◆ **Task details**: Exactly as shown below, retype every line of the data.

(Dataset entries)
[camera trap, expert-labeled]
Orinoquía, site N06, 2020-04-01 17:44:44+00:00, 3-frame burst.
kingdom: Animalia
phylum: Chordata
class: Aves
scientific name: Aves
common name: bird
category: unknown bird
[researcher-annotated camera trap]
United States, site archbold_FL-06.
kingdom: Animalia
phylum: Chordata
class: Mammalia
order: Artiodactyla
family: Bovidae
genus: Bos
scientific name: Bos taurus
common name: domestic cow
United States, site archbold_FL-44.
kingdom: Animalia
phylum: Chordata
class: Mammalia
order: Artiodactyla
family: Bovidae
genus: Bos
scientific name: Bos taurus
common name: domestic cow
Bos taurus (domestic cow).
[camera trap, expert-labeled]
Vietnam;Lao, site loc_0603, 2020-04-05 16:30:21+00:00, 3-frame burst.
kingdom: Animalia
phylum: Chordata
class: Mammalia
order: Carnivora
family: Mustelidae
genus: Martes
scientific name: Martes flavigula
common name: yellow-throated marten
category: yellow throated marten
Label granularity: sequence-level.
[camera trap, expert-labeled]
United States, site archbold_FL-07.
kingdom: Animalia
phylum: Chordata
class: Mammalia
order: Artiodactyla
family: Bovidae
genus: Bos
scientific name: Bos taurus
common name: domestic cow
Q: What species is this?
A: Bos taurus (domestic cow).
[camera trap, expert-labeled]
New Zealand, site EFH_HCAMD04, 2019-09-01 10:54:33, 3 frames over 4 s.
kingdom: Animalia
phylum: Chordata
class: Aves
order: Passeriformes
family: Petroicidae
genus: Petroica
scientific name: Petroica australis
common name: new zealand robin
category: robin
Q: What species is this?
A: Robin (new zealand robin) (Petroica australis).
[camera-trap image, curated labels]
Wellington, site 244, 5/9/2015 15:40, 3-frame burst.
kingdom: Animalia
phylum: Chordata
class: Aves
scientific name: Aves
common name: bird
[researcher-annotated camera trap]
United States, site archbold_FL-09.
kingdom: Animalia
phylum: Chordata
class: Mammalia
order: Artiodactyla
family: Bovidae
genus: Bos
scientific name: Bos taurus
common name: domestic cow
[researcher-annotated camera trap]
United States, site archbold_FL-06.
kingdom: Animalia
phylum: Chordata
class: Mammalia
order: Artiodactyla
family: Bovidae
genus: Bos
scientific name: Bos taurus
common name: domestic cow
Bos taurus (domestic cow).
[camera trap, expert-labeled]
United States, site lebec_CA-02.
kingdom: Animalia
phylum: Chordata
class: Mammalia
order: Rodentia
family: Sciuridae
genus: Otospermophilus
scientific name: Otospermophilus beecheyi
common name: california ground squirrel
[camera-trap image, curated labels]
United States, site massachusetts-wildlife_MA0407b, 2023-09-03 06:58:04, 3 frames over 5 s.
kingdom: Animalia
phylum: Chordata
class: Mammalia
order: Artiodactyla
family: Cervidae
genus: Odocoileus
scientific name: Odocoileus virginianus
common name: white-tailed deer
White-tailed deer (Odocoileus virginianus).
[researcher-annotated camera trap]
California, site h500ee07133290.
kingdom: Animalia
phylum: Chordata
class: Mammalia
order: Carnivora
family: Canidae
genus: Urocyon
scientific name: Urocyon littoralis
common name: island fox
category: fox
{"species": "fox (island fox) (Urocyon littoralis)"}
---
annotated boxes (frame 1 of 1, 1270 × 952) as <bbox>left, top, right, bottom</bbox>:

◆ **Completed task**:
[camera trap, expert-labeled]
Orinoquía, site N06, 2020-04-01 17:44:44+00:00, 3-frame burst.
kingdom: Animalia
phylum: Chordata
class: Aves
scientific name: Aves
common name: bird
category: unknown bird
[researcher-annotated camera trap]
United States, site archbold_FL-06.
kingdom: Animalia
phylum: Chordata
class: Mammalia
order: Artiodactyla
family: Bovidae
genus: Bos
scientific name: Bos taurus
common name: domestic cow
United States, site archbold_FL-44.
kingdom: Animalia
phylum: Chordata
class: Mammalia
order: Artiodactyla
family: Bovidae
genus: Bos
scientific name: Bos taurus
common name: domestic cow
Bos taurus (domestic cow).
[camera trap, expert-labeled]
Vietnam;Lao, site loc_0603, 2020-04-05 16:30:21+00:00, 3-frame burst.
kingdom: Animalia
phylum: Chordata
class: Mammalia
order: Carnivora
family: Mustelidae
genus: Martes
scientific name: Martes flavigula
common name: yellow-throated marten
category: yellow throated marten
Label granularity: sequence-level.
[camera trap, expert-labeled]
United States, site archbold_FL-07.
kingdom: Animalia
phylum: Chordata
class: Mammalia
order: Artiodactyla
family: Bovidae
genus: Bos
scientific name: Bos taurus
common name: domestic cow
Q: What species is this?
A: Bos taurus (domestic cow).
[camera trap, expert-labeled]
New Zealand, site EFH_HCAMD04, 2019-09-01 10:54:33, 3 frames over 4 s.
kingdom: Animalia
phylum: Chordata
class: Aves
order: Passeriformes
family: Petroicidae
genus: Petroica
scientific name: Petroica australis
common name: new zealand robin
category: robin
Q: What species is this?
A: Robin (new zealand robin) (Petroica australis).
[camera-trap image, curated labels]
Wellington, site 244, 5/9/2015 15:40, 3-frame burst.
kingdom: Animalia
phylum: Chordata
class: Aves
scientific name: Aves
common name: bird
[researcher-annotated camera trap]
United States, site archbold_FL-09.
kingdom: Animalia
phylum: Chordata
class: Mammalia
order: Artiodactyla
family: Bovidae
genus: Bos
scientific name: Bos taurus
common name: domestic cow
[researcher-annotated camera trap]
United States, site archbold_FL-06.
kingdom: Animalia
phylum: Chordata
class: Mammalia
order: Artiodactyla
family: Bovidae
genus: Bos
scientific name: Bos taurus
common name: domestic cow
Bos taurus (domestic cow).
[camera trap, expert-labeled]
United States, site lebec_CA-02.
kingdom: Animalia
phylum: Chordata
class: Mammalia
order: Rodentia
family: Sciuridae
genus: Otospermophilus
scientific name: Otospermophilus beecheyi
common name: california ground squirrel
[camera-trap image, curated labels]
United States, site massachusetts-wildlife_MA0407b, 2023-09-03 06:58:04, 3 frames over 5 s.
kingdom: Animalia
phylum: Chordata
class: Mammalia
order: Artiodactyla
family: Cervidae
genus: Odocoileus
scientific name: Odocoileus virginianus
common name: white-tailed deer
White-tailed deer (Odocoileus virginianus).
[researcher-annotated camera trap]
California, site h500ee07133290.
kingdom: Animalia
phylum: Chordata
class: Mammalia
order: Carnivora
family: Canidae
genus: Urocyon
scientific name: Urocyon littoralis
common name: island fox
category: fox
{"species": "fox (island fox) (Urocyon littoralis)"}
---
annotated boxes (frame 1 of 1, 1270 × 952) as <bbox>left, top, right, bottom</bbox>:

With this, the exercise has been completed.